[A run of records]
_ _ _ _ _ _ _

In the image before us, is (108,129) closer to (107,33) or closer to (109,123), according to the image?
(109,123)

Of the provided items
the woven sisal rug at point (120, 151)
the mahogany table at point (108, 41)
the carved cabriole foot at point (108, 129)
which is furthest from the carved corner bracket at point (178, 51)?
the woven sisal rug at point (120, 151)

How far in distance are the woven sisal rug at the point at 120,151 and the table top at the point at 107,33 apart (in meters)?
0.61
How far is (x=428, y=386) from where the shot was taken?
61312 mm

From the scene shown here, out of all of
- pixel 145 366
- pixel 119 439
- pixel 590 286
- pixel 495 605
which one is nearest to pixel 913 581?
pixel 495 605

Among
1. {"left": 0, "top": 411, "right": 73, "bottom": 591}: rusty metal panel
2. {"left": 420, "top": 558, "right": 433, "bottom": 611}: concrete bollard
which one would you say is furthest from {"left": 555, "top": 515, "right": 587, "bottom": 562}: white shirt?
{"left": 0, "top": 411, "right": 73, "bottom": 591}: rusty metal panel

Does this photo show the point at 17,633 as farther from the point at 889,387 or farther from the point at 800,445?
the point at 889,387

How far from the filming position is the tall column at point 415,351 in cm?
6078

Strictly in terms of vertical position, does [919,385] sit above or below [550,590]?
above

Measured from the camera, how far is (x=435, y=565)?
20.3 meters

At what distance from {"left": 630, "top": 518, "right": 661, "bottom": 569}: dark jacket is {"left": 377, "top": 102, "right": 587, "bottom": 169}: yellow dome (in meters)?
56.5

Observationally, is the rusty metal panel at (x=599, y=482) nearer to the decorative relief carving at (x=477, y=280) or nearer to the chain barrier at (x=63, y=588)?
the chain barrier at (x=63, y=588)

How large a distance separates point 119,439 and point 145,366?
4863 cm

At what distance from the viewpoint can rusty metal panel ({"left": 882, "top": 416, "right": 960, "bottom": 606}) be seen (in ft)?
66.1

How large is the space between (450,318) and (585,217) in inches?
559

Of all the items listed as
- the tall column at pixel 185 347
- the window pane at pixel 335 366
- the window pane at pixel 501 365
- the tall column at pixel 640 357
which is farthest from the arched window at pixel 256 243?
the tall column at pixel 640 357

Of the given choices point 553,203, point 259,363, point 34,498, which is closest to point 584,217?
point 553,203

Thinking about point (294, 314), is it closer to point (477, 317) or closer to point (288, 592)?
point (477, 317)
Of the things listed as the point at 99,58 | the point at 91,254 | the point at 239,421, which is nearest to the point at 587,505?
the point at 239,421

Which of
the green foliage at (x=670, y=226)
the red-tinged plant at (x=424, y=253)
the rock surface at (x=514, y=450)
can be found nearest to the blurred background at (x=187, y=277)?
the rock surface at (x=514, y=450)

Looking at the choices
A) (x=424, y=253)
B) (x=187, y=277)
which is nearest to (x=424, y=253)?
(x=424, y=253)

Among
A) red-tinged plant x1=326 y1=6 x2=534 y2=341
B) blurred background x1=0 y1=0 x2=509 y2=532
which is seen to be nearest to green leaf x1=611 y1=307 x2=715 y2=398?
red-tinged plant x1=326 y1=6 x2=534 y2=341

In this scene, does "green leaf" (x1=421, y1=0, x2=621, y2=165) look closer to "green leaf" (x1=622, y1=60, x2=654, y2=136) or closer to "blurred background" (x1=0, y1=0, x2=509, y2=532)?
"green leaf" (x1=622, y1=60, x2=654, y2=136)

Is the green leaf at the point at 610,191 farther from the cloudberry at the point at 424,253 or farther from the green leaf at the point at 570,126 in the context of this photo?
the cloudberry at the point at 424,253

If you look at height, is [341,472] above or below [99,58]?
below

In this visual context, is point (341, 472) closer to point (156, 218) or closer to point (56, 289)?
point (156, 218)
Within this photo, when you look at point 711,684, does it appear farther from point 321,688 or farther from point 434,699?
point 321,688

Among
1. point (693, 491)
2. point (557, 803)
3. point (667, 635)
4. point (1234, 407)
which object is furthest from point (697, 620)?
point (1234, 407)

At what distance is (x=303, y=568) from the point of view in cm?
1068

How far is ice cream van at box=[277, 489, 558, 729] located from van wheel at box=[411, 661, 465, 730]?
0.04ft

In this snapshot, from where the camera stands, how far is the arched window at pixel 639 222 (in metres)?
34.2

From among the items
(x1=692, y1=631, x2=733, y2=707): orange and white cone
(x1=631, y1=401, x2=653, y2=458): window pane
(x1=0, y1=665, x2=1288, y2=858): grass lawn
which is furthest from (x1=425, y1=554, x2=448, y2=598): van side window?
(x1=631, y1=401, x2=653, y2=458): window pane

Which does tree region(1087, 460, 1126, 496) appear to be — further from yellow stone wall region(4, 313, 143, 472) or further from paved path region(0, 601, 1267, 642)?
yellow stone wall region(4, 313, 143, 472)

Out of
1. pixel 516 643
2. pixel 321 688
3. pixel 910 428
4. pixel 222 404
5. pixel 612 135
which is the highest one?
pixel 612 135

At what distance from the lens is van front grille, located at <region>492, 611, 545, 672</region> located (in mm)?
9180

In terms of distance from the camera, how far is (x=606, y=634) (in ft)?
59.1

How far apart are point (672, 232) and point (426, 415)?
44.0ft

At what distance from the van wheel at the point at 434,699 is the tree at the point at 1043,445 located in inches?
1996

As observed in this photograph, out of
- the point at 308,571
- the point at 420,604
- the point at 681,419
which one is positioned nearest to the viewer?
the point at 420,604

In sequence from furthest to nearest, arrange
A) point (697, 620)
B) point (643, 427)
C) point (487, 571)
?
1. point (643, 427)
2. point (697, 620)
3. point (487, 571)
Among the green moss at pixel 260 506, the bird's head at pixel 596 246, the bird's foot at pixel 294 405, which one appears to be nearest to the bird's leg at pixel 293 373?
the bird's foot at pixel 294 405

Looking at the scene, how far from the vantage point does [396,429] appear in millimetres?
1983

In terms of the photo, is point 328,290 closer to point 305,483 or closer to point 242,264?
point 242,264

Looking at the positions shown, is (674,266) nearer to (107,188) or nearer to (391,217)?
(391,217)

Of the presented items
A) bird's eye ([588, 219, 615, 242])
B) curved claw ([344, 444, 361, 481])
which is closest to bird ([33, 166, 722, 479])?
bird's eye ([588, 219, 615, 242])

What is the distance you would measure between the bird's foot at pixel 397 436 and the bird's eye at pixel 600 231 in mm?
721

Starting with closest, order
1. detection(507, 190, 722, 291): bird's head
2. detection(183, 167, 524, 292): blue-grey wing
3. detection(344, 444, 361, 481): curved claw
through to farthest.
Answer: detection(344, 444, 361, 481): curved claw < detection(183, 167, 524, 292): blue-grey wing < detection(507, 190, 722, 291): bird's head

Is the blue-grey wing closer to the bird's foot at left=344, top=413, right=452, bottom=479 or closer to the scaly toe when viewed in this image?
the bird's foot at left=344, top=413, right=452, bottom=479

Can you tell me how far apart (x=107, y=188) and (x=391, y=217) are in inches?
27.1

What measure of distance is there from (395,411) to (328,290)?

_ _ _ _ _ _ _

▶ [Exercise directions]
Repeat the listing exactly, from its first line to its last.

▶ [Solution to this task]
In the image before us, is (108,129) closer to (107,33) or closer to (109,123), according to the image?
(109,123)

Of the provided items
the woven sisal rug at point (120, 151)
the mahogany table at point (108, 41)
the carved cabriole foot at point (108, 129)
which is furthest from the carved corner bracket at point (178, 51)?
the woven sisal rug at point (120, 151)

How far in distance are the woven sisal rug at the point at 120,151 and the table top at the point at 107,33 apart (in meters)?
0.61
How far is (x=428, y=386) from where the shot was taken?
61312 mm

From the scene shown here, out of all of
- pixel 145 366
- pixel 119 439
- pixel 590 286
- pixel 495 605
which one is nearest to pixel 913 581?
pixel 495 605

Among
1. {"left": 0, "top": 411, "right": 73, "bottom": 591}: rusty metal panel
2. {"left": 420, "top": 558, "right": 433, "bottom": 611}: concrete bollard
which one would you say is furthest from {"left": 555, "top": 515, "right": 587, "bottom": 562}: white shirt?
{"left": 0, "top": 411, "right": 73, "bottom": 591}: rusty metal panel

Does this photo show the point at 17,633 as farther from the point at 889,387 or farther from the point at 800,445?
the point at 889,387

How far from the filming position is the tall column at point 415,351 in cm?
6078

Strictly in terms of vertical position, does [919,385] sit above or below [550,590]?
above

Measured from the camera, how far is (x=435, y=565)?
20.3 meters

At what distance from {"left": 630, "top": 518, "right": 661, "bottom": 569}: dark jacket is {"left": 377, "top": 102, "right": 587, "bottom": 169}: yellow dome (in meters)?
56.5

Observationally, is the rusty metal panel at (x=599, y=482) nearer to the decorative relief carving at (x=477, y=280) or nearer to the chain barrier at (x=63, y=588)?
the chain barrier at (x=63, y=588)

How large a distance separates point 119,439 and point 145,366?
4863 cm

At what distance from the viewpoint can rusty metal panel ({"left": 882, "top": 416, "right": 960, "bottom": 606}) be seen (in ft)?
66.1

How large is the space between (450,318) and (585,217) in inches?
559

Of all the items listed as
- the tall column at pixel 185 347
- the window pane at pixel 335 366
- the window pane at pixel 501 365
- the tall column at pixel 640 357
which is farthest from the arched window at pixel 256 243?
the tall column at pixel 640 357

Of the given choices point 553,203, point 259,363, point 34,498, which is closest to point 584,217?
point 553,203

Thinking about point (294, 314), is it closer to point (477, 317) or closer to point (288, 592)?
point (477, 317)
Of the things listed as the point at 99,58 | the point at 91,254 | the point at 239,421, which is nearest to the point at 587,505?
the point at 239,421

Which of
the green foliage at (x=670, y=226)
the red-tinged plant at (x=424, y=253)
the rock surface at (x=514, y=450)
can be found nearest to the blurred background at (x=187, y=277)?
the rock surface at (x=514, y=450)

Looking at the choices
A) (x=424, y=253)
B) (x=187, y=277)
which is nearest to (x=424, y=253)?
(x=424, y=253)

Among
A) red-tinged plant x1=326 y1=6 x2=534 y2=341
B) blurred background x1=0 y1=0 x2=509 y2=532
which is seen to be nearest to green leaf x1=611 y1=307 x2=715 y2=398?
red-tinged plant x1=326 y1=6 x2=534 y2=341

In this scene, does "green leaf" (x1=421, y1=0, x2=621, y2=165) look closer to "green leaf" (x1=622, y1=60, x2=654, y2=136) or closer to "blurred background" (x1=0, y1=0, x2=509, y2=532)?
"green leaf" (x1=622, y1=60, x2=654, y2=136)

Is the green leaf at the point at 610,191 farther from the cloudberry at the point at 424,253 or farther from the green leaf at the point at 570,126 in the context of this photo?
the cloudberry at the point at 424,253

If you look at height, is [341,472] above or below [99,58]?
below

In this visual context, is point (341, 472) closer to point (156, 218) or closer to point (56, 289)?
point (156, 218)
Within this photo, when you look at point 711,684, does it appear farther from point 321,688 or farther from point 434,699?
point 321,688

Among
1. point (693, 491)
2. point (557, 803)
3. point (667, 635)
4. point (1234, 407)
which object is furthest from point (697, 620)?
point (1234, 407)

At what distance is (x=303, y=568) from the point of view in cm?
1068

How far is ice cream van at box=[277, 489, 558, 729] located from van wheel at box=[411, 661, 465, 730]?
0.04ft

In this snapshot, from where the camera stands, how far is the arched window at pixel 639 222 (in metres)?
34.2

From among the items
(x1=692, y1=631, x2=733, y2=707): orange and white cone
(x1=631, y1=401, x2=653, y2=458): window pane
(x1=0, y1=665, x2=1288, y2=858): grass lawn
which is furthest from (x1=425, y1=554, x2=448, y2=598): van side window?
(x1=631, y1=401, x2=653, y2=458): window pane

Which does tree region(1087, 460, 1126, 496) appear to be — further from yellow stone wall region(4, 313, 143, 472) or further from paved path region(0, 601, 1267, 642)?
yellow stone wall region(4, 313, 143, 472)

Out of
1. pixel 516 643
2. pixel 321 688
3. pixel 910 428
4. pixel 222 404
5. pixel 612 135
which is the highest one?
pixel 612 135

At what distance from the lens is van front grille, located at <region>492, 611, 545, 672</region> located (in mm)?
9180

In terms of distance from the camera, how far is (x=606, y=634) (in ft)?
59.1

How far apart are point (672, 232) and point (426, 415)?
44.0ft

At what distance from the van wheel at the point at 434,699 is the tree at the point at 1043,445 located in inches?
1996

As observed in this photograph, out of
- the point at 308,571
- the point at 420,604
- the point at 681,419
which one is positioned nearest to the viewer?
the point at 420,604

In sequence from furthest to nearest, arrange
A) point (697, 620)
B) point (643, 427)
C) point (487, 571)
?
1. point (643, 427)
2. point (697, 620)
3. point (487, 571)
Among the green moss at pixel 260 506, the bird's head at pixel 596 246, the bird's foot at pixel 294 405, which one appears to be nearest to the bird's leg at pixel 293 373?
the bird's foot at pixel 294 405

Looking at the scene, how far from the vantage point does [396,429] appear in millimetres?
1983

In terms of the photo, is point 328,290 closer to point 305,483 or closer to point 242,264?
point 242,264

Looking at the positions shown, is (674,266) nearer to (107,188) or nearer to (391,217)?
(391,217)

Of the presented items
A) bird's eye ([588, 219, 615, 242])
B) curved claw ([344, 444, 361, 481])
which is closest to bird ([33, 166, 722, 479])?
bird's eye ([588, 219, 615, 242])

What is the distance you would measure between the bird's foot at pixel 397 436 and the bird's eye at pixel 600 231 in mm?
721

Starting with closest, order
1. detection(507, 190, 722, 291): bird's head
2. detection(183, 167, 524, 292): blue-grey wing
3. detection(344, 444, 361, 481): curved claw
through to farthest.
Answer: detection(344, 444, 361, 481): curved claw < detection(183, 167, 524, 292): blue-grey wing < detection(507, 190, 722, 291): bird's head

Is the blue-grey wing closer to the bird's foot at left=344, top=413, right=452, bottom=479 or closer to the scaly toe when viewed in this image?
the bird's foot at left=344, top=413, right=452, bottom=479

Can you tell me how far apart (x=107, y=188) and (x=391, y=217) are in inches?
27.1

What measure of distance is there from (395,411) to (328,290)?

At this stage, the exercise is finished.